Referring to fig. 7, a circuit schematic diagram of a synchronous rectification control circuit based on an LLC switching power supply in an embodiment, the synchronous rectification control circuit 100 includes two turn-off mask setting units 1, and each turn-off mask setting unit 1 sets a turn-off mask time of one rectification MOS transistor in the LLC switching power supply. The time information t is fed through the first comparator of the two shut-off mask setting units 1 1-1 、t 2-1 And t 2-0 Converting into voltage information V1, controlling each switching tube circuit (first switching circuit S1, second switching circuit S2 and third switching circuit S3) by detection control logic, and transmitting signalThe first voltage multiplier or the second comparator is fed, and the second comparators of the two turn-off shielding setting units 1 respectively output comparison results to be determined to be increased to T z1_new Or default T z1 Time. It detects V DS The time sequence of the voltage has a certain rule and sequence, and two effective detection sequence logics exist in total, so that the T can be confirmed fastest z Values. In one embodiment, the detection control logic is as follows:
1. detection of V DS2 After which t is obtained 2-1 Time period, detection V DS1 After which t is obtained 1-1 Time period, t 2-1 Time period and t 1-1 The comparison of the time periods can confirm T z1 Detection of V DS2 After which t is obtained 2-0 Time period, detection V DS2 After which t is obtained 2-1 Time period, t 2-0 Time period and t 2-1 The comparison of the time periods can confirm T z2 。
2. Detection of V DS2 After which t is obtained 2-0 Time period, again detect V DS2 After which t is obtained 2-1 Time period, t 2-0 Time period and t 2-1 The comparison of the time periods can confirm T z2 Detection of V DS1 After which t is obtained 1-1 Time period, t 2-1 Time period and t 1-1 The comparison of the time periods can confirm T z1 ;
The detection control logic can rapidly confirm the shielding time T through detection and comparison z1 And T is z2 . It should be emphasized that the control strategy is not limited to be used in LLC switching power supplies, and referring to fig. 8 and 9, which are switching power supply circuits based on the Flyback synchronous rectification technique and the AHB synchronous rectification technique, respectively, and when there is only one synchronous rectification MOS transistor, the confirmation T can be used as well z2 For T z2 Effectively controlling the masking time of the (c). Thereby achieving the purpose of detecting and inhibiting the false opening of ringing.
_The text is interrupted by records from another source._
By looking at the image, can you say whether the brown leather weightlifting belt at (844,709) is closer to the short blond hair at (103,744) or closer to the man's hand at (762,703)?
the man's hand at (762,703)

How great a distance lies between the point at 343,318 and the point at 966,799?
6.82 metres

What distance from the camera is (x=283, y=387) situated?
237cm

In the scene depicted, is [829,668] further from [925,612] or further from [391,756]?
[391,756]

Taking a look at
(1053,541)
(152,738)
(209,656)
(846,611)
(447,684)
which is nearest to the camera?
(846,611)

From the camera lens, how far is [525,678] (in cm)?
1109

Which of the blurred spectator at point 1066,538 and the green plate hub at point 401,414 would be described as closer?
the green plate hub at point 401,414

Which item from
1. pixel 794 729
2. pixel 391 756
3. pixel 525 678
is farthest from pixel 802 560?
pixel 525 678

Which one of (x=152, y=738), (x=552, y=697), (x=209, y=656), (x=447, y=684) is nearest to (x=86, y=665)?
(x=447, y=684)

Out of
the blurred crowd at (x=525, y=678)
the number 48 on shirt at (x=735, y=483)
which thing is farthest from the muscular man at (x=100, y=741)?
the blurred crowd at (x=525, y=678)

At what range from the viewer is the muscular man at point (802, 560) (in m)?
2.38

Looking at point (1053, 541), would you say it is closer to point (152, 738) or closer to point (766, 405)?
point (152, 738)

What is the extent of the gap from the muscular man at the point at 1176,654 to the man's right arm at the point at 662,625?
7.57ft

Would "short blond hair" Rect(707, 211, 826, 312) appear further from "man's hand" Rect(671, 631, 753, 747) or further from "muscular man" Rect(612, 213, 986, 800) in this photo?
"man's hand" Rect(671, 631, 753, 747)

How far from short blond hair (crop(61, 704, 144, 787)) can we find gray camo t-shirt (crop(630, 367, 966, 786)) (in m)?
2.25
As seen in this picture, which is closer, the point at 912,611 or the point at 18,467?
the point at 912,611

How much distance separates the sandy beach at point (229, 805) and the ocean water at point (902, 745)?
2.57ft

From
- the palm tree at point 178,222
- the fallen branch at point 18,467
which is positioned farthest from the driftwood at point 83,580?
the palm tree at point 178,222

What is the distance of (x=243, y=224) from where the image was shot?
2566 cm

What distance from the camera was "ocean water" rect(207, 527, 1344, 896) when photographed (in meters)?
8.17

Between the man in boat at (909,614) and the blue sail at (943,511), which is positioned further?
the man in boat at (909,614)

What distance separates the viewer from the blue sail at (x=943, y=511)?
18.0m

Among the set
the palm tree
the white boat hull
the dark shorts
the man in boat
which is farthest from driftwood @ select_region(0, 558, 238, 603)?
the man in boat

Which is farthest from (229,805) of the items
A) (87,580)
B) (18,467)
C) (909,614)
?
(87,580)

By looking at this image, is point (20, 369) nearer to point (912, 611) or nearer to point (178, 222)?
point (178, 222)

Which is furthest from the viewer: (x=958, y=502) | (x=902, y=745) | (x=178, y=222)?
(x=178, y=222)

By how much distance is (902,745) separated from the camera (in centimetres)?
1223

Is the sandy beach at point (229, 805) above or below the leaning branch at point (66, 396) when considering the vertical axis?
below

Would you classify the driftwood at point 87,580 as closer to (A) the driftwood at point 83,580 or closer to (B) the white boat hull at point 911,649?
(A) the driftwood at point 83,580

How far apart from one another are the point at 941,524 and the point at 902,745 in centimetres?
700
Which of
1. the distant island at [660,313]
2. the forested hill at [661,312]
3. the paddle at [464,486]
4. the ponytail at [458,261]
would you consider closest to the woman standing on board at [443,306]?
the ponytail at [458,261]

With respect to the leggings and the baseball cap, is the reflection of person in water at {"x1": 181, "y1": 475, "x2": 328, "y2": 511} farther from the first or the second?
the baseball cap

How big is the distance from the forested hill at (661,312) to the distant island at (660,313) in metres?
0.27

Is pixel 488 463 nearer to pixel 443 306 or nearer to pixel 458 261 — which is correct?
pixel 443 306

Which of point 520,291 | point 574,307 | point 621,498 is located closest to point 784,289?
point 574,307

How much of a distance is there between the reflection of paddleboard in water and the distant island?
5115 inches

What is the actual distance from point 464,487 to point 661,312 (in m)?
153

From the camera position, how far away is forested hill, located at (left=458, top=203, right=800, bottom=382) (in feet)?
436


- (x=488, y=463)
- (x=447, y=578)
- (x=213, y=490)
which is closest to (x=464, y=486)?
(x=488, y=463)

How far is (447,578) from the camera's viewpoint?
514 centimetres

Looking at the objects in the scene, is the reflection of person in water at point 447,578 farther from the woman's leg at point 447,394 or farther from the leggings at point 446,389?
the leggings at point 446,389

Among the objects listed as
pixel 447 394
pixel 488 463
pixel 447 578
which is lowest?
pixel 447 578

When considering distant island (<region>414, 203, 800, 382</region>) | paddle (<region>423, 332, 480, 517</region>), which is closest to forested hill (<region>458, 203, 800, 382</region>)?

The synchronous rectification control circuit for inhibiting the false turn-on of the rectifier tube ringing comprises a turn-off shielding setting unit for setting the turn-off shielding time of the rectifier MOS tube. The turn-off shielding setting unit comprises a monitoring circuit, a gain setting circuit and a turn-off time setting circuit, wherein the monitoring circuit monitors voltage signals between the drain electrode and the source electrode of the rectifying MOS tube, and outputs a second preset voltage signal to the gain switching circuit when the first monitoring voltage signal is larger than a preset first preset voltage signal. The gain switching circuit outputs the gain A times of the second preset voltage signal to the turn-off time setting circuit. And the turn-off time setting circuit adjusts turn-off shielding time of the rectifying MOS tube according to a comparison result of the first gain voltage signal and the second preset voltage signal. The turn-off shielding time of the rectifier MOS transistor is dynamically adjusted according to the actual working voltage of the rectifier MOS transistor, so that the synchronous rectifier circuit can not be switched on by mistake due to multi-period oscillation, and the reliability of the whole system is improved.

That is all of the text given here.